Calculate the probability that a randomly chosen individual in the sample is from a rural location ($p(\text{Rural})$). This is the total ‘Rural’ count ($e$) divided by the grand total ($k$):

\[p(\text{Rural}) = \frac{e}{k}\]

Calculate the probability that a randomly chosen individual in the sample set is black ($p(\text{Black})$). This is the total ‘Black’ count ($g$) divided by the grand total ($k$):

\[p(\text{Black}) = \frac{g}{k}\]

Calculate the probability that a randomly chosen individual is both ‘Rural’ and ‘Black’, assuming these events are ‘independent’ . This is given by the product of the probabilities from steps 1 and 2:

\[p(\text{Rural, Black}) = \frac{e}{k} \times \frac{g}{k}\]

Convert this to the expected number of individuals that are ‘Rural’ and ‘Black’, under the independence assumption.

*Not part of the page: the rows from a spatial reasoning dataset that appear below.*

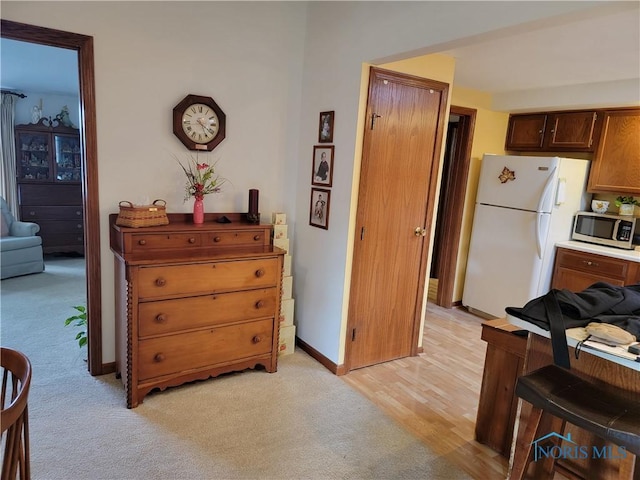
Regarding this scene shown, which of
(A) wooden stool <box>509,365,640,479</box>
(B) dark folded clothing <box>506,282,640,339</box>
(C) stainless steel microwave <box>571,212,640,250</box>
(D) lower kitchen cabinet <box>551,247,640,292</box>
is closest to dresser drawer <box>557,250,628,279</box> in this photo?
(D) lower kitchen cabinet <box>551,247,640,292</box>

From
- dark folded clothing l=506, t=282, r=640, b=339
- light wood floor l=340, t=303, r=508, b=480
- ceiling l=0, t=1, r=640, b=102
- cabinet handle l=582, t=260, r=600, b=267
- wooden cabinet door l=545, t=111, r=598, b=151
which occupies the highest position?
ceiling l=0, t=1, r=640, b=102

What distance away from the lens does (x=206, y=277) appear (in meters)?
2.51

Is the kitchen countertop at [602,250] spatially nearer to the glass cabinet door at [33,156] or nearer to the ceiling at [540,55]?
the ceiling at [540,55]

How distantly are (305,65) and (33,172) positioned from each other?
4504 millimetres

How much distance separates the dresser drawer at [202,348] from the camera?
2426 mm

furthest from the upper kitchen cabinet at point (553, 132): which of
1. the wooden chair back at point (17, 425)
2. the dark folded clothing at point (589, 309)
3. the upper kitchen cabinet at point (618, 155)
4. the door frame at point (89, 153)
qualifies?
the wooden chair back at point (17, 425)

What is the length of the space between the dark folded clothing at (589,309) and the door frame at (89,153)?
239cm

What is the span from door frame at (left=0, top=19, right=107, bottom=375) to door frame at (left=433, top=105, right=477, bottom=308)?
3111 millimetres

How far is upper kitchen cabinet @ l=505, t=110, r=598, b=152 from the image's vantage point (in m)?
3.79

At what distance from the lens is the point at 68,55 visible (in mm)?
3857

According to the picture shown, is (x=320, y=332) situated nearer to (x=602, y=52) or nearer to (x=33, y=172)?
(x=602, y=52)

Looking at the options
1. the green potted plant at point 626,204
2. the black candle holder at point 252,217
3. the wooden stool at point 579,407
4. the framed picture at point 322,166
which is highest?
the framed picture at point 322,166

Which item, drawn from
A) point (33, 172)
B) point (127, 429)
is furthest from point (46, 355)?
point (33, 172)

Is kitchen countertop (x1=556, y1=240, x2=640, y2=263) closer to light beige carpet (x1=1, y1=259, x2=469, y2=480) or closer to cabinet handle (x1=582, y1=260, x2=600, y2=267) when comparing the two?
cabinet handle (x1=582, y1=260, x2=600, y2=267)
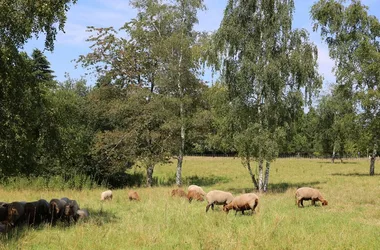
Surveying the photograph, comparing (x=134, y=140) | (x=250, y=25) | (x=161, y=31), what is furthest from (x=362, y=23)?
(x=134, y=140)

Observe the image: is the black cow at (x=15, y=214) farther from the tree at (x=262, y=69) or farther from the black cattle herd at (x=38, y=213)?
the tree at (x=262, y=69)

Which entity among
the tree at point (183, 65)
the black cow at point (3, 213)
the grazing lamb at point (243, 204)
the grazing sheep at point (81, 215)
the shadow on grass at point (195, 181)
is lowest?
the shadow on grass at point (195, 181)

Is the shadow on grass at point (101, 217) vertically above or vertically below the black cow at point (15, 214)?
below

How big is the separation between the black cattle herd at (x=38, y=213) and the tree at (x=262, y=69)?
11.3m

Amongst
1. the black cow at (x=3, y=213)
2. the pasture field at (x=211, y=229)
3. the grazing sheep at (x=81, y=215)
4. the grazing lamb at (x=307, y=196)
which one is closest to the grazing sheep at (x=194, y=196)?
the pasture field at (x=211, y=229)

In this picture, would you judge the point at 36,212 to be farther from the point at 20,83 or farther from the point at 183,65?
the point at 183,65

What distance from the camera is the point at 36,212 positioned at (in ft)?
42.9

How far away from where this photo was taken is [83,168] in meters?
29.5

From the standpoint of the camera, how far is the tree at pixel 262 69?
71.6 feet

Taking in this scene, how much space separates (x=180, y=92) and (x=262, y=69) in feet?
28.0

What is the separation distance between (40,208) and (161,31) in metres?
20.9

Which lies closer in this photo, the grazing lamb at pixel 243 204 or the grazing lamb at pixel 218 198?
the grazing lamb at pixel 243 204

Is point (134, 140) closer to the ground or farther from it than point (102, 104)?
closer to the ground

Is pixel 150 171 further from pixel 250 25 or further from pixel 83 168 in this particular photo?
pixel 250 25
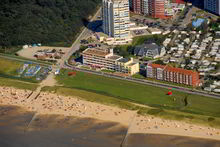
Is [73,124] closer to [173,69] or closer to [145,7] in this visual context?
[173,69]

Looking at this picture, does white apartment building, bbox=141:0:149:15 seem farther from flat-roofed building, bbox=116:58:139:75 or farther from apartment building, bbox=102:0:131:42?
flat-roofed building, bbox=116:58:139:75

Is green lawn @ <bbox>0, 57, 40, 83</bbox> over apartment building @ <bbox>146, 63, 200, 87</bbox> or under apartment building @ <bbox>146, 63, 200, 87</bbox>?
under

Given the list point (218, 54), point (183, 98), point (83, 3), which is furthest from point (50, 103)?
point (83, 3)

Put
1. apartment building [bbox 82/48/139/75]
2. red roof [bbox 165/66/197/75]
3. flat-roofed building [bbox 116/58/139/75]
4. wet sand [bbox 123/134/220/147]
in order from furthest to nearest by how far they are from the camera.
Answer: apartment building [bbox 82/48/139/75] → flat-roofed building [bbox 116/58/139/75] → red roof [bbox 165/66/197/75] → wet sand [bbox 123/134/220/147]

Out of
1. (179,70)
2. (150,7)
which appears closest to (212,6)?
(150,7)

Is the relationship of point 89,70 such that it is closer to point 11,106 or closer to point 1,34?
point 11,106

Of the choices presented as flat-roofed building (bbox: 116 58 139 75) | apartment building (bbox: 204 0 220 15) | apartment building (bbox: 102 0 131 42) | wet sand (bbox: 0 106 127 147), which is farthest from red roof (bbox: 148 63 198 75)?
apartment building (bbox: 204 0 220 15)
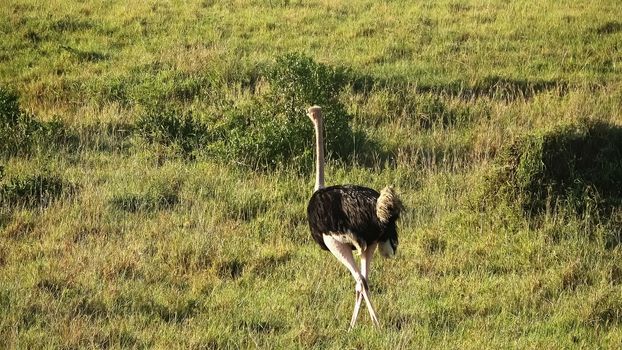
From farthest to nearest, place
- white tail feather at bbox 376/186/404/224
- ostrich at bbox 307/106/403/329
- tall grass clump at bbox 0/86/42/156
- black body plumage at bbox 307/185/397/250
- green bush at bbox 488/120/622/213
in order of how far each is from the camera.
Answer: tall grass clump at bbox 0/86/42/156 → green bush at bbox 488/120/622/213 → black body plumage at bbox 307/185/397/250 → ostrich at bbox 307/106/403/329 → white tail feather at bbox 376/186/404/224

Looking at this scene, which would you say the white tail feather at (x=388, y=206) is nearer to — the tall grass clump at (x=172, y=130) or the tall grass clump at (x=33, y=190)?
the tall grass clump at (x=33, y=190)

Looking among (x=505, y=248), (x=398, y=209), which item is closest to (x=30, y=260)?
(x=398, y=209)

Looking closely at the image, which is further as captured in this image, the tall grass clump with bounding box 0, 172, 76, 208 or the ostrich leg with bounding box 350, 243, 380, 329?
the tall grass clump with bounding box 0, 172, 76, 208

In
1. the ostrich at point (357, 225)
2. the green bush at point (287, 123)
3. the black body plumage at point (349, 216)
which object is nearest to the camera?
the ostrich at point (357, 225)

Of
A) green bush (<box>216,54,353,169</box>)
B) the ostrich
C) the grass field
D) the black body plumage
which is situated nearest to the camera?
the ostrich

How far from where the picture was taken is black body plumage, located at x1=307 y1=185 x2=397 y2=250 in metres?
6.32

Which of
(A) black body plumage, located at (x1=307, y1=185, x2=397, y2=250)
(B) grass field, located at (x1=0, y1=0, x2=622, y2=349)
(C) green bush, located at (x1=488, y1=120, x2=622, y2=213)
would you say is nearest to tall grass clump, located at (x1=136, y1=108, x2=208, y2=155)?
(B) grass field, located at (x1=0, y1=0, x2=622, y2=349)

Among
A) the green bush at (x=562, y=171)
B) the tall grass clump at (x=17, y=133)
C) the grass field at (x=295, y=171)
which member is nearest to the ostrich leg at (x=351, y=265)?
the grass field at (x=295, y=171)

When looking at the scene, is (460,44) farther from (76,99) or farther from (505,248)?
(505,248)

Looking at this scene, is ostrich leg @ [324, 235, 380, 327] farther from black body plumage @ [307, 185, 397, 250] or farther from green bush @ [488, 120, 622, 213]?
green bush @ [488, 120, 622, 213]

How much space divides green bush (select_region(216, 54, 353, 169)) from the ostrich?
10.5 ft

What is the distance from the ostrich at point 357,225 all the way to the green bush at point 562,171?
2.32 metres

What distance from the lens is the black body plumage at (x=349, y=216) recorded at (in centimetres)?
632

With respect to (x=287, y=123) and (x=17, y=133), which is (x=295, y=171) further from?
(x=17, y=133)
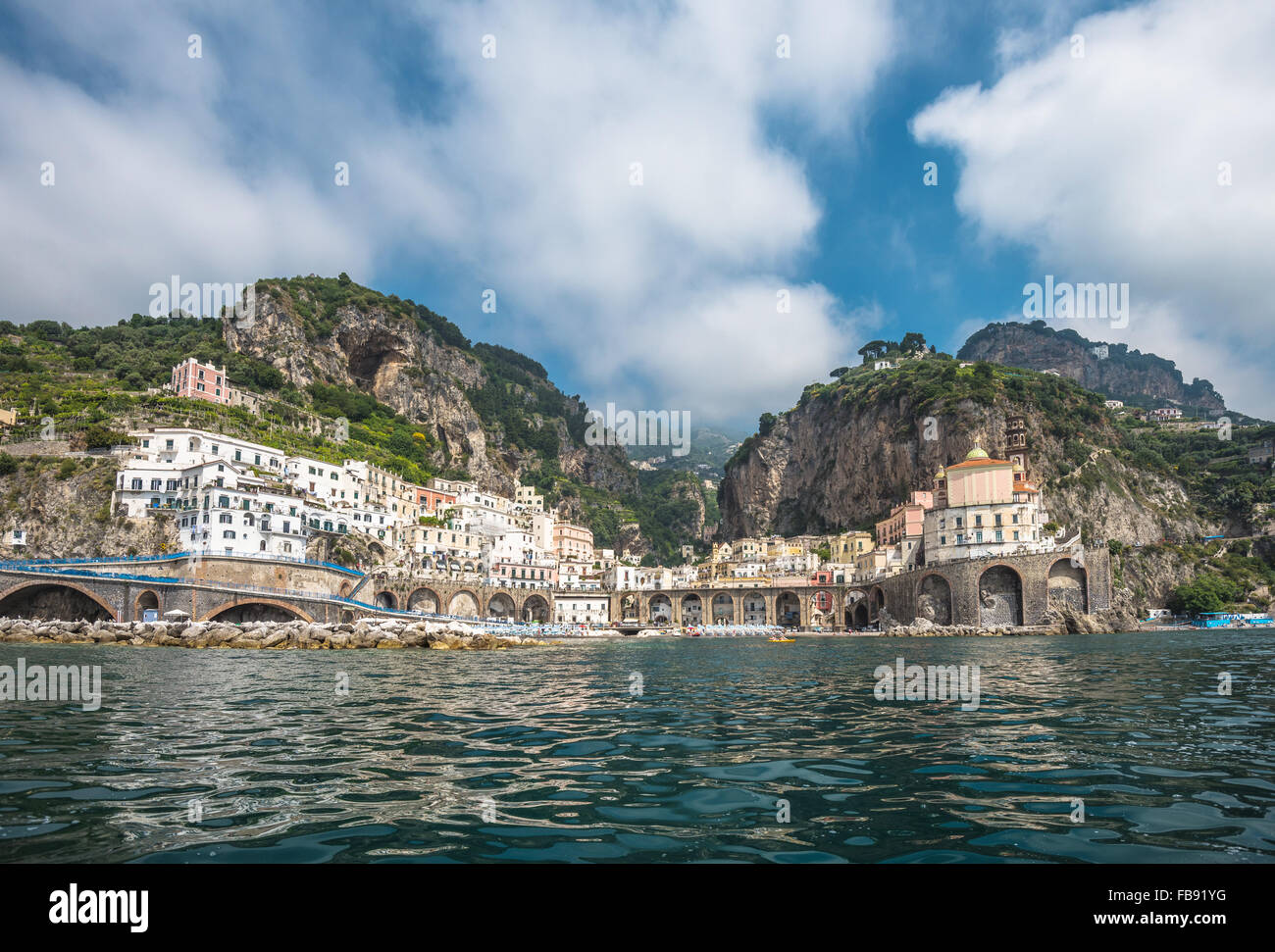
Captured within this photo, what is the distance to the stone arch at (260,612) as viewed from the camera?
5066 centimetres

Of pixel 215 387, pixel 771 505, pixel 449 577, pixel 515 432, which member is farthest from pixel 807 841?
pixel 515 432

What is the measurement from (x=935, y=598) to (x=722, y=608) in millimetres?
34045

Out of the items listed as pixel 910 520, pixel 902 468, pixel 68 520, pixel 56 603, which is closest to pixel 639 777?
pixel 56 603

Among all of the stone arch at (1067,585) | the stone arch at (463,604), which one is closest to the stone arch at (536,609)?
the stone arch at (463,604)

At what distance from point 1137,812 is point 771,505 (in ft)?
475

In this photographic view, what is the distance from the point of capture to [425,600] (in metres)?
74.3

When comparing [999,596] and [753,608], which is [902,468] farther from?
[999,596]

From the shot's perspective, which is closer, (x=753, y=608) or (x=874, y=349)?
(x=753, y=608)

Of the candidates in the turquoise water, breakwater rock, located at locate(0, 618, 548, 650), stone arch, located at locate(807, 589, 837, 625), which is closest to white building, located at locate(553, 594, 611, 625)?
stone arch, located at locate(807, 589, 837, 625)

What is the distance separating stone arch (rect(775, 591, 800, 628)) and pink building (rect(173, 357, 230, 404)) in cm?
7547

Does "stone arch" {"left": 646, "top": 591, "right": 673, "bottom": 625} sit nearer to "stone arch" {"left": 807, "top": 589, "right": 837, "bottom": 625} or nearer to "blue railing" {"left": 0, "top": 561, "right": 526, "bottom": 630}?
"stone arch" {"left": 807, "top": 589, "right": 837, "bottom": 625}

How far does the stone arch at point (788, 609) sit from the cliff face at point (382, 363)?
56.9 m

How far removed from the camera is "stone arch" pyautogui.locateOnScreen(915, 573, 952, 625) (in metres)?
73.1

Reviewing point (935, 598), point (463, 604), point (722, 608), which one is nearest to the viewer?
point (935, 598)
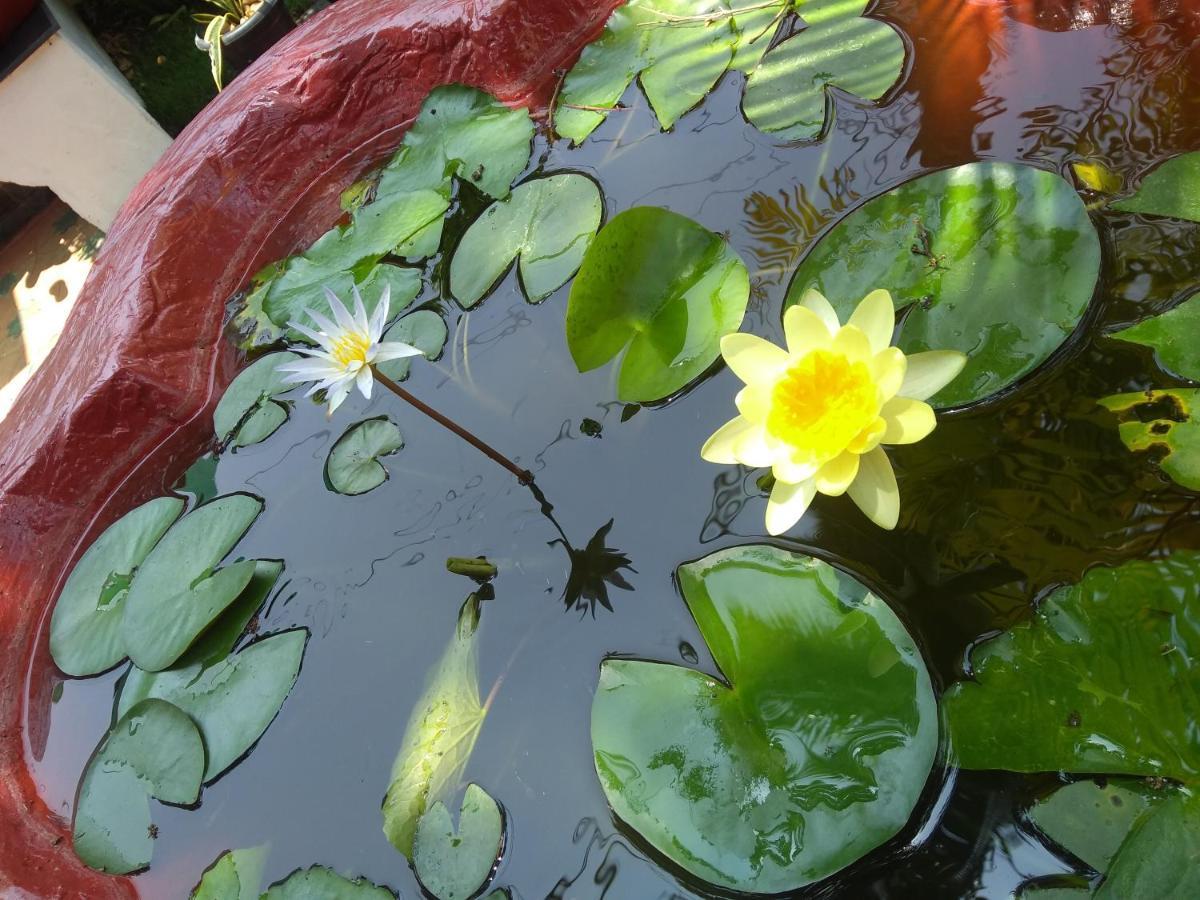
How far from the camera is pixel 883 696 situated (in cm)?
86

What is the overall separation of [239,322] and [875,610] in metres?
1.35

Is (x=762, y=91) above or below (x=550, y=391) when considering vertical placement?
above

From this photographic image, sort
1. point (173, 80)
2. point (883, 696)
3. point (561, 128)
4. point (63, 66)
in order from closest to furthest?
point (883, 696)
point (561, 128)
point (63, 66)
point (173, 80)

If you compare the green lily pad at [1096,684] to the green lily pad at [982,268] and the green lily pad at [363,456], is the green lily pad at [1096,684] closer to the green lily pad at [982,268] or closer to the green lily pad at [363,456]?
the green lily pad at [982,268]

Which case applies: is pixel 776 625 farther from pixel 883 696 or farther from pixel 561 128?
pixel 561 128

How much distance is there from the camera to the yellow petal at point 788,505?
889 millimetres

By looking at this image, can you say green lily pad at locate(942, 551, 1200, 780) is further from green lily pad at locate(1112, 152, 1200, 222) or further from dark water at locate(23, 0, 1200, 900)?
green lily pad at locate(1112, 152, 1200, 222)

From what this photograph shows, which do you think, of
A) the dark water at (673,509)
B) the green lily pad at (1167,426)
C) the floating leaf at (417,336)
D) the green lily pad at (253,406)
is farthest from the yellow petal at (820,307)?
the green lily pad at (253,406)

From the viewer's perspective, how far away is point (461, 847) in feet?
3.21

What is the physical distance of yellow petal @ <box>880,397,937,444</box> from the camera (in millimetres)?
850

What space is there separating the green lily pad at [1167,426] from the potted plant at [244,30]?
293cm

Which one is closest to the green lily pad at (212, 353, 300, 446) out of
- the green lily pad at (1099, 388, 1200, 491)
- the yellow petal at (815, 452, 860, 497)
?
the yellow petal at (815, 452, 860, 497)

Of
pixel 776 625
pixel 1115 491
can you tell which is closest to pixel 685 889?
pixel 776 625

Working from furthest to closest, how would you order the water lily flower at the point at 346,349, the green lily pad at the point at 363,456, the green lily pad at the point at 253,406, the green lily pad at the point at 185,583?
the green lily pad at the point at 253,406 → the green lily pad at the point at 363,456 → the green lily pad at the point at 185,583 → the water lily flower at the point at 346,349
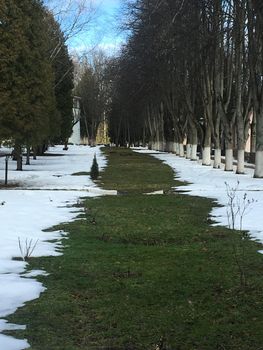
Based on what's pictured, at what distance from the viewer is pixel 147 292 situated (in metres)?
6.24

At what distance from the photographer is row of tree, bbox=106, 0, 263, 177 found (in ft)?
73.6

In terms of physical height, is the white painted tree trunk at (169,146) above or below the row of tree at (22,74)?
below

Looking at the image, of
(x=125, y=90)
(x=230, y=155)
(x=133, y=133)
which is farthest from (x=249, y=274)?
(x=133, y=133)

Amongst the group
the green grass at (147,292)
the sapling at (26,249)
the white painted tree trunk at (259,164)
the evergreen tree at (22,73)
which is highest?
the evergreen tree at (22,73)

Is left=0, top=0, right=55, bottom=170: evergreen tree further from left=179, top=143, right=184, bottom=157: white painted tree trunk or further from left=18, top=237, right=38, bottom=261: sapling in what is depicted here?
left=179, top=143, right=184, bottom=157: white painted tree trunk

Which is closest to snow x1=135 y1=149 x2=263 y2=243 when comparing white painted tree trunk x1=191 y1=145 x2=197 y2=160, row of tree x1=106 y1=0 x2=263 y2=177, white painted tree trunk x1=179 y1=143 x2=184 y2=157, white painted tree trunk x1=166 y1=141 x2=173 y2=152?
row of tree x1=106 y1=0 x2=263 y2=177

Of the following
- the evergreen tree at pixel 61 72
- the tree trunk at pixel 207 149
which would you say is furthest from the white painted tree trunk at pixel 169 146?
the tree trunk at pixel 207 149

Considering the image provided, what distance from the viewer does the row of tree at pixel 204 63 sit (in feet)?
73.6

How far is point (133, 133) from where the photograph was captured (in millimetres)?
107562

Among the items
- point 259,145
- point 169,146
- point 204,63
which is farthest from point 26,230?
point 169,146

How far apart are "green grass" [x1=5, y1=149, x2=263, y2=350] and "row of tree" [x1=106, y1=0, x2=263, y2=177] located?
7846 mm

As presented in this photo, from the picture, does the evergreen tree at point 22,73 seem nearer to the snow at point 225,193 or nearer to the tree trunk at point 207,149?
the snow at point 225,193

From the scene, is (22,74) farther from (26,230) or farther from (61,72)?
(61,72)

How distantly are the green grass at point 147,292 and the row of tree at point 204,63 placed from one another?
7.85 m
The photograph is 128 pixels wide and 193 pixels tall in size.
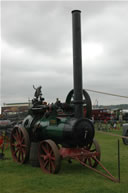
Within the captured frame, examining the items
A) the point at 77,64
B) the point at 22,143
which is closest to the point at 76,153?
the point at 22,143

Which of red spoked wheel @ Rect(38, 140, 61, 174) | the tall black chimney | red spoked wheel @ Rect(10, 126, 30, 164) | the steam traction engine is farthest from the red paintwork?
red spoked wheel @ Rect(10, 126, 30, 164)

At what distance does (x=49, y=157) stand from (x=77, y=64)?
251 centimetres

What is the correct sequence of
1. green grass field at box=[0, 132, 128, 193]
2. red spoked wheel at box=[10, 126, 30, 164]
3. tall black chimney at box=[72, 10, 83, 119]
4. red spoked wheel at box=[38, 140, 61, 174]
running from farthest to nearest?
red spoked wheel at box=[10, 126, 30, 164], tall black chimney at box=[72, 10, 83, 119], red spoked wheel at box=[38, 140, 61, 174], green grass field at box=[0, 132, 128, 193]

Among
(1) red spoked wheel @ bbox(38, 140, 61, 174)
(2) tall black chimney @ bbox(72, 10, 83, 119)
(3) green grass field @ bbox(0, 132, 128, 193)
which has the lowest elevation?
(3) green grass field @ bbox(0, 132, 128, 193)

This is the probability from step 3 multiplied by the grand total ($k$):

\[E(\text{Rural, Black}) = \frac{e}{k} \times \frac{g}{k} \times {k} = \frac{g \times e}{k}\]

In general, the expected value for any particular cell in a contingency table is given by multiplying the associated row and column totals and then dividing by the grand total.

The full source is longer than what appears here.